_Exercise objective:_
Copy nothing but the lines from the line with "Wild Kratts Creature" to the end of the records, retyped exactly. Pictures stay out.

═════ The input

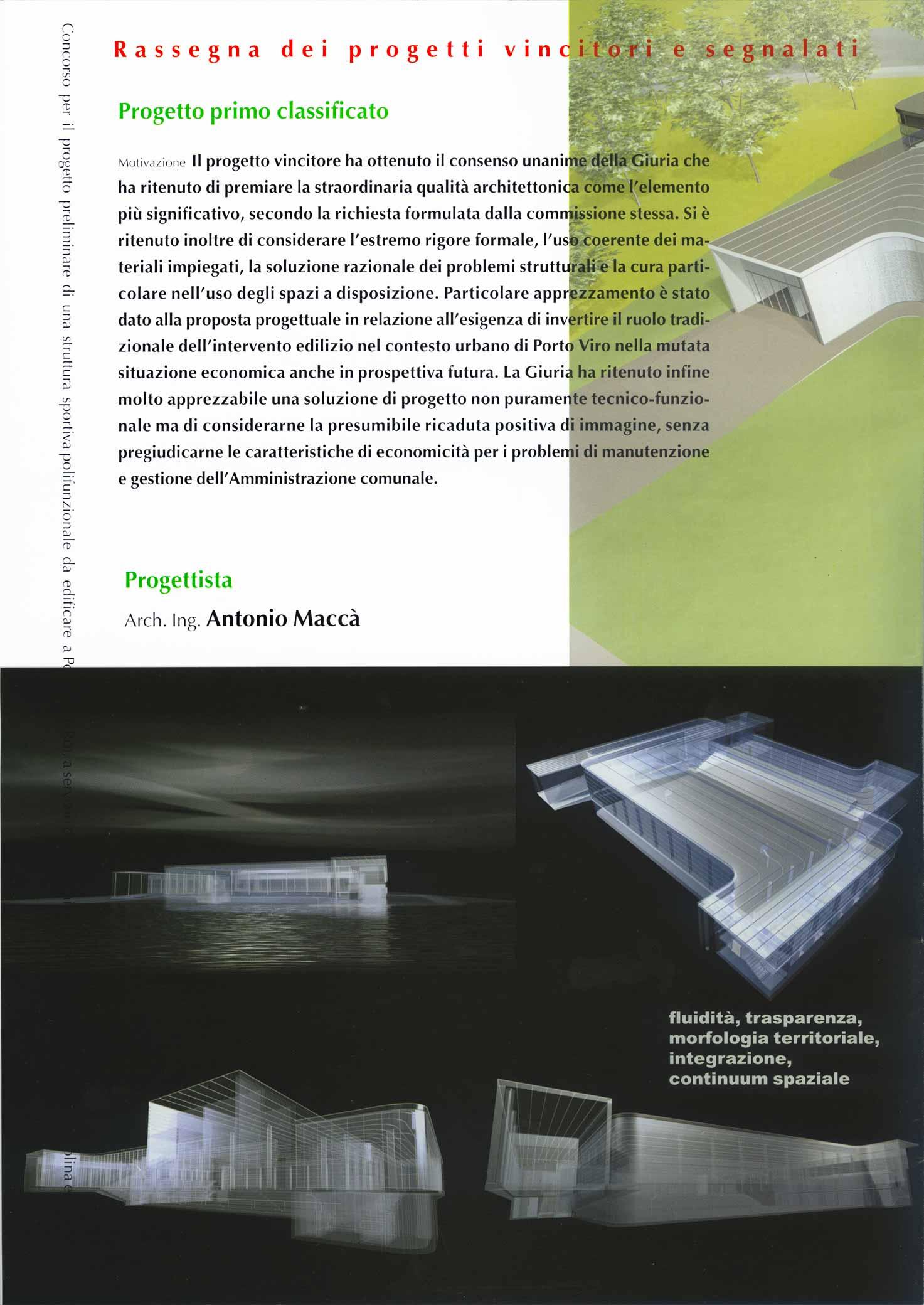 Confluence, Antonio Maccà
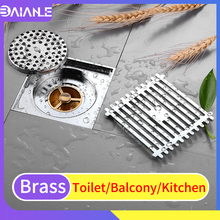 Floor Drain Cover Brass Bathroom Shower Floor Drains Tile Insert Kitchen Balcony Drainer Cover Anti-odor Floor Waste Grates цена 2017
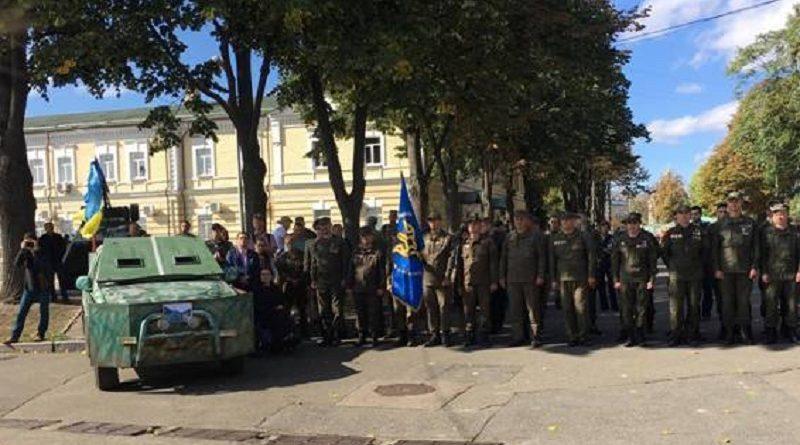 У Києві відкрили Мартиролог загиблих у боях за незалежність (фото, відео)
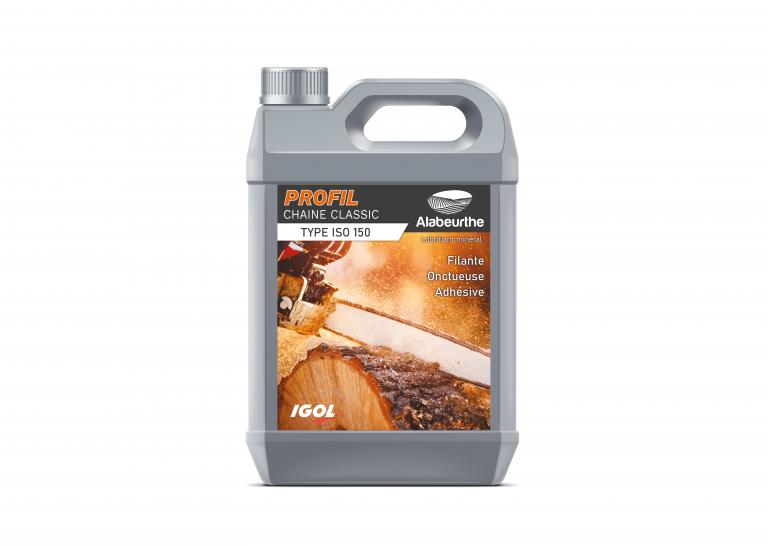 Etiquette pour bidon d'huile IGOL – ALABEURTHE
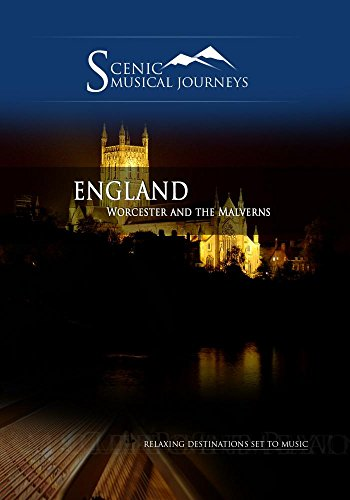 naxos-scenic-musical-journeys-england-worcester-and-the-malverns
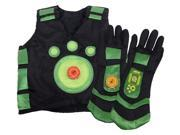 Wild Kratts Creature Power Suit Costume Accessory Kit: Chris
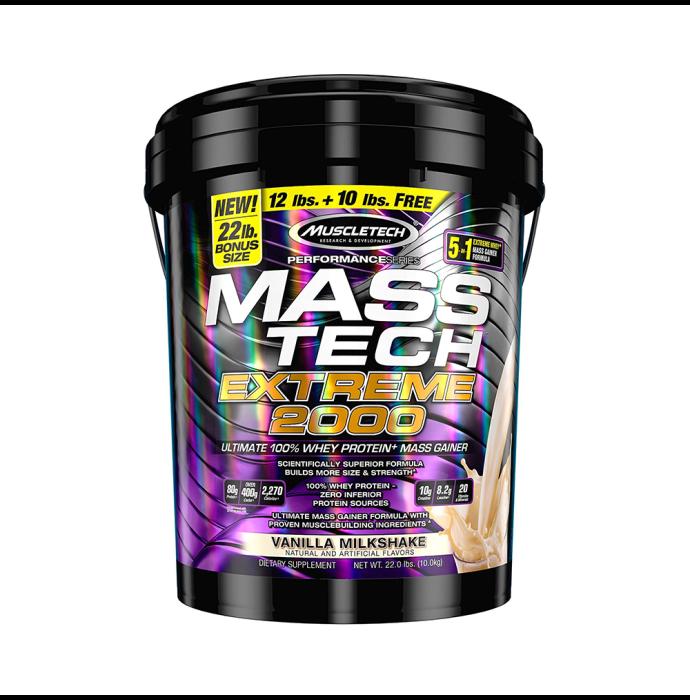 Muscletech Performance Series Mass Tech Extreme 2000 Vanilla Milkshake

══════════

_Response for this exercise:_
 Wild Kratts Creature Power Suit Costume Accessory Kit: Chris
 Muscletech Performance Series Mass Tech Extreme 2000 Vanilla Milkshake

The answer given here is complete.